J'essaye au maximum de ne pas être impliqué dans les débats sur l'intelligence mais là ... j’ai récemment vu passer des prises de position de F***y Nusbaum affirmant notamment que :
– « l’intelligence n’est pas une capacité, c’est un état »
– « 1 personne sur 3 est surdouée »
Et honnêtement, ça me pose, personnellement, un vrai problème.
Pas parce qu’on n’aurait pas le droit de proposer de nouvelles idées mais parce que, quand on est docteur en psychologie, on est censé s’appuyer sur des définitions opératoires et des données empiriques.
Aujourd’hui, dans la littérature scientifique :
- l’intelligence est conceptualisée comme un ensemble de capacités cognitives relativement stables (raisonnement, mémoire de travail, vitesse de traitement, fonctions exécutives, etc.)
- le haut potentiel intellectuel correspond statistiquement à environ 2–3 % de la population (QI ≥ 130)
Dire “1 personne sur 3 est surdouée”, ce n’est pas élargir le concept.
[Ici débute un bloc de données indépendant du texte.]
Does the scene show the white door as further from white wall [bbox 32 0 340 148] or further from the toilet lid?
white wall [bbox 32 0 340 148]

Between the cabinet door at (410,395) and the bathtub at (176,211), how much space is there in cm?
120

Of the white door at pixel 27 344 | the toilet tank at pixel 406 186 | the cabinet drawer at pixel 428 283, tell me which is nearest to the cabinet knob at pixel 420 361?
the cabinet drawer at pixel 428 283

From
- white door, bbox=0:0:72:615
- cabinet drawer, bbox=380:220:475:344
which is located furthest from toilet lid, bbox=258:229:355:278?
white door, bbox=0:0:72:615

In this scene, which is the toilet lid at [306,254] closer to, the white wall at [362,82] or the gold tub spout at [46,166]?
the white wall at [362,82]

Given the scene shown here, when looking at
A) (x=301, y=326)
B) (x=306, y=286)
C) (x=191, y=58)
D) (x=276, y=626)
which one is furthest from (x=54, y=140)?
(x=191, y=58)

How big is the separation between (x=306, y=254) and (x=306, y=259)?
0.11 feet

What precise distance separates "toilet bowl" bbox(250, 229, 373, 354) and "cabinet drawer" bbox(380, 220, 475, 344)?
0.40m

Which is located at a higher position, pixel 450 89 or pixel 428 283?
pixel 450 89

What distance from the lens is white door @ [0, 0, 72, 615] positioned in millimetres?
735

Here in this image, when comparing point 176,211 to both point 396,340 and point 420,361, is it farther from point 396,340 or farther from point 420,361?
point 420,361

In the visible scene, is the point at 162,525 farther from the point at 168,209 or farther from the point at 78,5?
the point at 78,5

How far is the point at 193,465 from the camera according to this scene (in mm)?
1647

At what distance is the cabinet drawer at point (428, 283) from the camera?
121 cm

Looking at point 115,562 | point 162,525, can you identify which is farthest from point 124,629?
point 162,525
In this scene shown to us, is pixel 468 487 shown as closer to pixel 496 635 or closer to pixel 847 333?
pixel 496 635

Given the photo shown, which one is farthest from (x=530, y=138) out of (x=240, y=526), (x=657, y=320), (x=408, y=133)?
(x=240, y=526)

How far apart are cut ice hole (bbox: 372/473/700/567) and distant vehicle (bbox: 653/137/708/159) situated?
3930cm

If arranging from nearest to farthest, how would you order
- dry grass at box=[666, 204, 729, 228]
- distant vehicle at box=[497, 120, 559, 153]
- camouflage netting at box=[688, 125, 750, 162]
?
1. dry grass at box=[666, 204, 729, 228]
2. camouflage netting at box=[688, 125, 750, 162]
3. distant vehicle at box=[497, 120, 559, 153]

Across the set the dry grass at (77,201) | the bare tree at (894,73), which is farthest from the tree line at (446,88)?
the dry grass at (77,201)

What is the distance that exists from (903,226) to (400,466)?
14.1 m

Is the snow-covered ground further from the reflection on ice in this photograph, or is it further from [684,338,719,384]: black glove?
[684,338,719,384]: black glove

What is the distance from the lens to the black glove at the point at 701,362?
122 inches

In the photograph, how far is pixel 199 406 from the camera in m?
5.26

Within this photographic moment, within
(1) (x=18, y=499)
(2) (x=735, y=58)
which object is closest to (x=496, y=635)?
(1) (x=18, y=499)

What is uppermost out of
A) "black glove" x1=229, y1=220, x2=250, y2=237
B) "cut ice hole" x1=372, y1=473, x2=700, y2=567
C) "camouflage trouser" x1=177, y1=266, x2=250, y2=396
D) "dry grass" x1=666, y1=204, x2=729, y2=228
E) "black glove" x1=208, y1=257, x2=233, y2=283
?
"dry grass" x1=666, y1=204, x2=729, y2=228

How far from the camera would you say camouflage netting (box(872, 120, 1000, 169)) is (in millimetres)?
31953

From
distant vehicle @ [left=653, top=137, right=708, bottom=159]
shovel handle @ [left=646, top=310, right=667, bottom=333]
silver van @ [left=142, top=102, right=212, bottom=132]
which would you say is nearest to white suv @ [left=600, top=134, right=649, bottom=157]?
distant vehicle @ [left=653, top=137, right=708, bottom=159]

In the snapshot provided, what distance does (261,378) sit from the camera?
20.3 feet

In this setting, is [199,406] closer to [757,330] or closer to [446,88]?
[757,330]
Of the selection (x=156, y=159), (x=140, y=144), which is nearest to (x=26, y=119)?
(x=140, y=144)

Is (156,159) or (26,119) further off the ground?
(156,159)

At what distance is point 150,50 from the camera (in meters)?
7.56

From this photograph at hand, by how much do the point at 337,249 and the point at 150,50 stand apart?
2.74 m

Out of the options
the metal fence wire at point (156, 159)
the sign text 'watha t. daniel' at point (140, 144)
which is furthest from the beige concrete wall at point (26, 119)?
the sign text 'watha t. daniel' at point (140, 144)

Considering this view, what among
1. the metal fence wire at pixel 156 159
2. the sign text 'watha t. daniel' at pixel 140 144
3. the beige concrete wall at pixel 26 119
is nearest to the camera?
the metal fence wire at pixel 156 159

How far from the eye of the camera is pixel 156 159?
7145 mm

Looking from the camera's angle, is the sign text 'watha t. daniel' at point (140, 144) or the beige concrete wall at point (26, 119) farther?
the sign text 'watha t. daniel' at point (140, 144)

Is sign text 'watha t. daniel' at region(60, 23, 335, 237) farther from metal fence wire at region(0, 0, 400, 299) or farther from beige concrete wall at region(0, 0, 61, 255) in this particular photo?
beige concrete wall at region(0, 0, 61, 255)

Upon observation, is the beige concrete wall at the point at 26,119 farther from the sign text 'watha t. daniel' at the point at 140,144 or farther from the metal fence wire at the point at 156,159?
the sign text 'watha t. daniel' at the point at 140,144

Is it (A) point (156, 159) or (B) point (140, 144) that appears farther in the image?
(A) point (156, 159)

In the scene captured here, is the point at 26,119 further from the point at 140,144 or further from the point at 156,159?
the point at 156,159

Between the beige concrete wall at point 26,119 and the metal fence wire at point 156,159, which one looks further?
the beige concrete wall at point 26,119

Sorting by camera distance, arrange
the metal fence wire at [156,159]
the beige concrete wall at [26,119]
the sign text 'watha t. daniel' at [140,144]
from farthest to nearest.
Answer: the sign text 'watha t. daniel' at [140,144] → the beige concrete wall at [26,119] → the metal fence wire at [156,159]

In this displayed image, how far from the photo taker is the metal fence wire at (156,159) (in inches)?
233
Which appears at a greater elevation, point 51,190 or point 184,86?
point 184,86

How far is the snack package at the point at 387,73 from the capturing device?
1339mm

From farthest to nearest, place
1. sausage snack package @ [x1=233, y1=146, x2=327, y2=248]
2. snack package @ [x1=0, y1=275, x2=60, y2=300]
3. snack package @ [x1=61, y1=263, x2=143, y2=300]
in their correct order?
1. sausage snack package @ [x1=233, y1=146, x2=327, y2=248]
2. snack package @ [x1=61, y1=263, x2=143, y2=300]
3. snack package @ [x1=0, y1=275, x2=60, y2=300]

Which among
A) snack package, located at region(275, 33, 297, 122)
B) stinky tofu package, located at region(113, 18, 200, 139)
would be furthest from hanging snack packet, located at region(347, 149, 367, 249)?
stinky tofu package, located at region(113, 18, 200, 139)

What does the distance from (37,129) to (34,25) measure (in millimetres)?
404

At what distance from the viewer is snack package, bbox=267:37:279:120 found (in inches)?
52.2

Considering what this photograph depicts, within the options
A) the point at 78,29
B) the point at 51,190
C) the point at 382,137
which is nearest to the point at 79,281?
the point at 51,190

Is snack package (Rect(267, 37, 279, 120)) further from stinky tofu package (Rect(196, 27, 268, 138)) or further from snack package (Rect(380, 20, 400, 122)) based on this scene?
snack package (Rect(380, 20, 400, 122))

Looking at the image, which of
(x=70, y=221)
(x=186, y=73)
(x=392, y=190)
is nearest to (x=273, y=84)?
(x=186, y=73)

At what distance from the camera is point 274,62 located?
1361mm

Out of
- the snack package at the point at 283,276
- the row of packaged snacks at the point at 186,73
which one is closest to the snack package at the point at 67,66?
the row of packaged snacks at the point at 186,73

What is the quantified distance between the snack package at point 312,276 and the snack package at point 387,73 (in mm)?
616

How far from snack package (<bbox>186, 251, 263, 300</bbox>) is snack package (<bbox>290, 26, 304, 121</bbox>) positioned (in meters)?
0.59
C’est le dissoudre.
Dire que l’intelligence est un “état”, c’est confondre performance contextuelle (fatigue, stress, motivation, émotions…) et structure cognitive.
Le fond du problème n’est pas la vulgarisation. Le fond du problème, c’est quand des professionnels diplômés réinventent des définitions sans base solide. À ce moment-là, on ne fait plus de psychologie scientifique, on fait du stroytelling et manifestement, ce dernier est bien maitrisé ...
Les conséquences sont concrètes sur le terrain pour les collègues :
– confusion chez le grand public
– repères cliniques brouillés
– banalisation du HPI
– attentes irréalistes chez les familles
– dérives identitaires autour de concepts mal définis
La science avance avec des données, des modèles, des débats méthodologiques pas avec des punchlines. Être rigoureux, ce n’est pas être fermé. C’est respecter ce que l’on sait — et reconnaître ce que l’on ne sait pas encore.
Je ne sais pas ce que vous en pensez mais personnellement, ça me désole.